Standard Talk (15 mins) Australian Society for Fish Biology Conference 2022

Testing the effectiveness of deterrent devices in reducing shark depredation (#71)

Gary Jackson 1 , Peter Coulson 2 , Ainslie Denham 1 , Alex Hesp 1
  1. Department of Primary Industries & Regional Development, Hillarys, WA, Australia
  2. Institute for Marine and Antarctic Studies , University of Tasmania, Hobart, TAS., Australia

Shark depredation is a major issue for many commercial and recreational fishing operations around northern Australia. A recent FRDC workshop highlighted the issue’s complexity, the lack of dedicated research on depredation and its impacts and discussed potential options for mitigation. Following on from technological developments to reduce risk to water users from shark bite, deterrent devices designed to protect fish-catch are increasingly being developed and marketed to mitigate shark depredation.
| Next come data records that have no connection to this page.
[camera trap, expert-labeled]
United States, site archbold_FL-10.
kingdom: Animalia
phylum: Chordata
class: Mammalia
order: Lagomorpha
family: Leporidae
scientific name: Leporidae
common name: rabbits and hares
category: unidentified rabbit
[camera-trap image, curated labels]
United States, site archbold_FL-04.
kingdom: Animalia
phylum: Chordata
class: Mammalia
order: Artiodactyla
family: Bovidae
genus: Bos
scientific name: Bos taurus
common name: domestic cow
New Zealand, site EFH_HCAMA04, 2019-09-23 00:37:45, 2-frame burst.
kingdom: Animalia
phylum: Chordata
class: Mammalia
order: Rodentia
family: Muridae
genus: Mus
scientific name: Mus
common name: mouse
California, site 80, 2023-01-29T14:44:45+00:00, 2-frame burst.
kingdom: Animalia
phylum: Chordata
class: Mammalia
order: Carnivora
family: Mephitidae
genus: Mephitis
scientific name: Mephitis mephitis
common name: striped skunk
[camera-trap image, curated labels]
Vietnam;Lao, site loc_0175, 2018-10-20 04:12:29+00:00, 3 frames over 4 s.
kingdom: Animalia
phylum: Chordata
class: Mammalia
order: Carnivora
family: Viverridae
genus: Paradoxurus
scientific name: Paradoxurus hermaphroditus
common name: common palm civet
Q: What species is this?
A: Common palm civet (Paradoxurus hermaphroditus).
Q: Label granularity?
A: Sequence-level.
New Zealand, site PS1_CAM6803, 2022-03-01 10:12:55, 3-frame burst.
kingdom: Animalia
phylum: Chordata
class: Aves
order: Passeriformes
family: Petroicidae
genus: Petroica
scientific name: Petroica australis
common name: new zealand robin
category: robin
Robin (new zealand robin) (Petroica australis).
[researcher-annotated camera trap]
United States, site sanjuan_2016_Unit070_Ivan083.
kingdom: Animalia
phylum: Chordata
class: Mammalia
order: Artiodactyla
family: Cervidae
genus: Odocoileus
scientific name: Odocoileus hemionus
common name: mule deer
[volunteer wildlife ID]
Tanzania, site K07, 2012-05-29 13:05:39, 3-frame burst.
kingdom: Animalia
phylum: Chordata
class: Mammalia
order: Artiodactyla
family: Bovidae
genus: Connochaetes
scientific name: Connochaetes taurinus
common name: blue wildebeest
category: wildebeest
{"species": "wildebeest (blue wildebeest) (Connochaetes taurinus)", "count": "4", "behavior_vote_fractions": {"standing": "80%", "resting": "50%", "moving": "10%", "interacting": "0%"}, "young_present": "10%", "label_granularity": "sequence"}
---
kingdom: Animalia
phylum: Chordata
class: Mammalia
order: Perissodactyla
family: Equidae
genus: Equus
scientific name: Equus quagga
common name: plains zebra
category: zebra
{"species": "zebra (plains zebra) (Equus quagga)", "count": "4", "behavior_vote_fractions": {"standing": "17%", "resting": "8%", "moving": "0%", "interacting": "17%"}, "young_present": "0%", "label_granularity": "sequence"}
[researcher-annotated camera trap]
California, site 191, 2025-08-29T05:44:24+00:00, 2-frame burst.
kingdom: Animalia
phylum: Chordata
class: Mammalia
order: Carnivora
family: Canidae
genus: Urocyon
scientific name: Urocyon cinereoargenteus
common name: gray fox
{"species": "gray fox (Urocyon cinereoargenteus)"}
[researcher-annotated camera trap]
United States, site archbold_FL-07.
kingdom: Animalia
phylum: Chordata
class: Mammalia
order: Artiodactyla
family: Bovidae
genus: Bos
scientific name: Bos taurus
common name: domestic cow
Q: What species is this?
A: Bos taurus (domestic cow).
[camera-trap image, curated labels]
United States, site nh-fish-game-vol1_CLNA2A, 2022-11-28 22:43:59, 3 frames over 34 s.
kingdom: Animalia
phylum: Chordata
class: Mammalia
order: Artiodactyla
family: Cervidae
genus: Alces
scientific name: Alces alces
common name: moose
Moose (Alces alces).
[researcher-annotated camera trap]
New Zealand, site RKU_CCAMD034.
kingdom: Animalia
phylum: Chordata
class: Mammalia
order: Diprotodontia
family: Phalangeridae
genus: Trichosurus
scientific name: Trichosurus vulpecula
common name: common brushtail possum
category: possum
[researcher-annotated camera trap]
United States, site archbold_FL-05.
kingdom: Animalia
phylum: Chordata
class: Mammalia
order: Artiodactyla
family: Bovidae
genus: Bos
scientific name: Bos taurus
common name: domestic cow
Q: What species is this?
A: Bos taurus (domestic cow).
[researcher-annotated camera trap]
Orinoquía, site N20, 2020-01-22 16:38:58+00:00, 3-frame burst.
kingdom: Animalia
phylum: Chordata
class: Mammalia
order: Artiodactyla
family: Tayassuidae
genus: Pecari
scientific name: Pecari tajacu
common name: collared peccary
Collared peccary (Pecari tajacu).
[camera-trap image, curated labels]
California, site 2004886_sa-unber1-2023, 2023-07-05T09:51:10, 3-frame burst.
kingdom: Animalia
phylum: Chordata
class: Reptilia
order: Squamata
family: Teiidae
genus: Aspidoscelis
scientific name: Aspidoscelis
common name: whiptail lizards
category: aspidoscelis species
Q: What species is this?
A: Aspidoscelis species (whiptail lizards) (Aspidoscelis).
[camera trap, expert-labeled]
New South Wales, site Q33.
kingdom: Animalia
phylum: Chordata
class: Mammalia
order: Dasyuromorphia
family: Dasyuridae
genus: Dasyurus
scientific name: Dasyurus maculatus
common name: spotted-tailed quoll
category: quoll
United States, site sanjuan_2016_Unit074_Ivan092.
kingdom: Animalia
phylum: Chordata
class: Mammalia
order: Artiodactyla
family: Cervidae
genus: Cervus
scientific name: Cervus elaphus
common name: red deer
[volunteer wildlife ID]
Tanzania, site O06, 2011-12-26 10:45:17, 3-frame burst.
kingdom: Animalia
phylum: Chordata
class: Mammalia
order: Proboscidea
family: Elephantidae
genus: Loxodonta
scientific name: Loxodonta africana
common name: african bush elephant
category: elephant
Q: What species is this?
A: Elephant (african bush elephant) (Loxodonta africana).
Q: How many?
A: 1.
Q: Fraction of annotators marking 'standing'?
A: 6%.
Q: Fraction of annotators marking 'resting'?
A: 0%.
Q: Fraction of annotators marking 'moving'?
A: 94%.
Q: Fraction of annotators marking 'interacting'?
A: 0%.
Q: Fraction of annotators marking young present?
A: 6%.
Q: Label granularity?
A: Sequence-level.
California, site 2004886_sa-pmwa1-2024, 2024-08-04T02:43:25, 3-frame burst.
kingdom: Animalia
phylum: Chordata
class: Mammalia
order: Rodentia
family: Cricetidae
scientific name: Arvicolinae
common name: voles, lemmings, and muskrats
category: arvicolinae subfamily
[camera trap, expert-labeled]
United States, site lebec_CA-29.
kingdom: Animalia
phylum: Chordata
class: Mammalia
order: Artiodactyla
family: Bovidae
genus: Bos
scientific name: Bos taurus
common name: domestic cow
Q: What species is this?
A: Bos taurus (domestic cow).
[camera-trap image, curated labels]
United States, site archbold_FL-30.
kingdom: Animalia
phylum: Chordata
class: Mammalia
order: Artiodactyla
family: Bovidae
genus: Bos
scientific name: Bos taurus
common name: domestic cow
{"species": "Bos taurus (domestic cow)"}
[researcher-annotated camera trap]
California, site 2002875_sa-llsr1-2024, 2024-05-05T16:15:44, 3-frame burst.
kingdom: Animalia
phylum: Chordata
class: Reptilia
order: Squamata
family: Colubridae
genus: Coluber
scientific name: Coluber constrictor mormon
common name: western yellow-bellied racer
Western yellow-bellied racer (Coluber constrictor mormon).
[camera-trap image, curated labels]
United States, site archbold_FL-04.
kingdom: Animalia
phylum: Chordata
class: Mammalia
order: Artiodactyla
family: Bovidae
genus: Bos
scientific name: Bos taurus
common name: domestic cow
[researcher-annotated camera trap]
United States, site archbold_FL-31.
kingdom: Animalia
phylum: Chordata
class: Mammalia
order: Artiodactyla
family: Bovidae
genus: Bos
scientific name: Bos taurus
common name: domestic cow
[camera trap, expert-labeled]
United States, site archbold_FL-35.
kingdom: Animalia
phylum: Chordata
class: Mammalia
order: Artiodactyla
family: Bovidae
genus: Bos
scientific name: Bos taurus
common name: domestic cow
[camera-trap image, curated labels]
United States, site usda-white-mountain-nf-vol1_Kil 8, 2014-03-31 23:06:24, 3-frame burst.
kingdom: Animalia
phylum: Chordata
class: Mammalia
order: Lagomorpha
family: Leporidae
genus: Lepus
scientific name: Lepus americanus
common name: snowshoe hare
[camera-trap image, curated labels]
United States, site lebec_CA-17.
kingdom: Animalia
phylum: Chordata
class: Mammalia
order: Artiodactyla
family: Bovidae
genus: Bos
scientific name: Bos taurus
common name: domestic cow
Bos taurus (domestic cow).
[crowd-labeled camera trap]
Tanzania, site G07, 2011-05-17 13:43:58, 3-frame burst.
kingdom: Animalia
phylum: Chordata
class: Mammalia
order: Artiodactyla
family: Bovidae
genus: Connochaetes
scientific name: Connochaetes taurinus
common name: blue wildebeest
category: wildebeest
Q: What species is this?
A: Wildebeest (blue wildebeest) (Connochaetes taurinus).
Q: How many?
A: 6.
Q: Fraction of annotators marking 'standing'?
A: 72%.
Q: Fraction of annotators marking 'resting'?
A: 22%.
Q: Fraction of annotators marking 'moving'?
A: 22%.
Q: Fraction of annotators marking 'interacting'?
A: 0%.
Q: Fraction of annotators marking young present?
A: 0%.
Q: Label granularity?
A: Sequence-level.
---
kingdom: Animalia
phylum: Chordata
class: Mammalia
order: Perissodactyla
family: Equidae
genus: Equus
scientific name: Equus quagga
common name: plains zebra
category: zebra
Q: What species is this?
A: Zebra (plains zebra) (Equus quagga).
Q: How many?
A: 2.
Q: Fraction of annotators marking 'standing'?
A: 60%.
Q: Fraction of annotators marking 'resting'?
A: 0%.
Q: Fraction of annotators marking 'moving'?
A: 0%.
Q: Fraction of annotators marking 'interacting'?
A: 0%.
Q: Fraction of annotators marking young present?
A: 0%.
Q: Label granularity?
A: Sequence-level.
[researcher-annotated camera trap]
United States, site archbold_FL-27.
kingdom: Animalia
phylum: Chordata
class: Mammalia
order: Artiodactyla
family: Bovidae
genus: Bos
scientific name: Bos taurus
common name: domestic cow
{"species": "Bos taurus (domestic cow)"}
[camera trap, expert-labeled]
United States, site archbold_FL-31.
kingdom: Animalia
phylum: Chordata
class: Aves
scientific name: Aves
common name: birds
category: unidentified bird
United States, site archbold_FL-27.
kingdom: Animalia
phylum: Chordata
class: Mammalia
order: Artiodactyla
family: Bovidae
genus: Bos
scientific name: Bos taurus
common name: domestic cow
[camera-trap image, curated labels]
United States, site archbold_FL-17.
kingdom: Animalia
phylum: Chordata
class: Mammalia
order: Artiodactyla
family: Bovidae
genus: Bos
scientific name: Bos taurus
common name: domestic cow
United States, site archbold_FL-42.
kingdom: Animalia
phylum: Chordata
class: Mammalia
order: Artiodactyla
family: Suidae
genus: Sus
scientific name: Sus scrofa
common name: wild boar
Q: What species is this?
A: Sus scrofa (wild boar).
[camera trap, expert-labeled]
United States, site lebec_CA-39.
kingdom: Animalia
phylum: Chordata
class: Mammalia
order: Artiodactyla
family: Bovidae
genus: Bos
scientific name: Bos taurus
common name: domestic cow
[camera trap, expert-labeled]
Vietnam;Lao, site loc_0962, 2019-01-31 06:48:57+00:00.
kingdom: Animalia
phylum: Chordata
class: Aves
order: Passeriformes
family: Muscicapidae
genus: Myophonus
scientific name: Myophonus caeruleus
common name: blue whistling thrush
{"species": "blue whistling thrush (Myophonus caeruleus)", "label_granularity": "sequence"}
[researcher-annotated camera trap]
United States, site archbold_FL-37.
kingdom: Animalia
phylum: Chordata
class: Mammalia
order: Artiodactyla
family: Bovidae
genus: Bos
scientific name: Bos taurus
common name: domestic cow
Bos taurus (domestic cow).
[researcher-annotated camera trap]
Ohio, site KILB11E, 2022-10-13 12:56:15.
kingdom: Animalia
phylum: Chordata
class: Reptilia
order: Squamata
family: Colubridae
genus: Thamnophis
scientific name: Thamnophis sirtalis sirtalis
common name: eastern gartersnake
However, as with bite-protection devices, the effectiveness of specific deterrent technologies is often poorly demonstrated and the claimed efficacy is typically not based on independent and scientific testing.  We tested three deterrent devices (electrical, magnetic, acoustic) while line fishing for demersal scalefish in the Pilbara region, Western Australia. We conducted an a priori power analysis to develop a sampling design that would determine the devices to be “effective” if they resulted in a 50% reduction in the number of fish depredated. Field testing involved rod-and-line fishing during daylight in separate one-hour fishing sessions, in which one of the four deterrent treatments (three devices and no device i.e. control) were deployed in randomised order. Testing occurred in water depths mostly between 20-50 m, with 1-5 km separating each site. Video from underwater cameras mounted on the fishing lines was used to (1) identify the species of fish caught and sharks involved, (2) examine the behaviour of sharks when approaching hooked fish and (3) determine the length of time for sharks to initiate depredation. While acknowledging the inherent challenges in running experimental trials in the marine environment, we offer results of this study as a starting point for developing guidelines that could be used to test similar deterrent devices that will developed in the future such that commercial and recreational fishers will have confidence in their adoption as effective mitigation measures.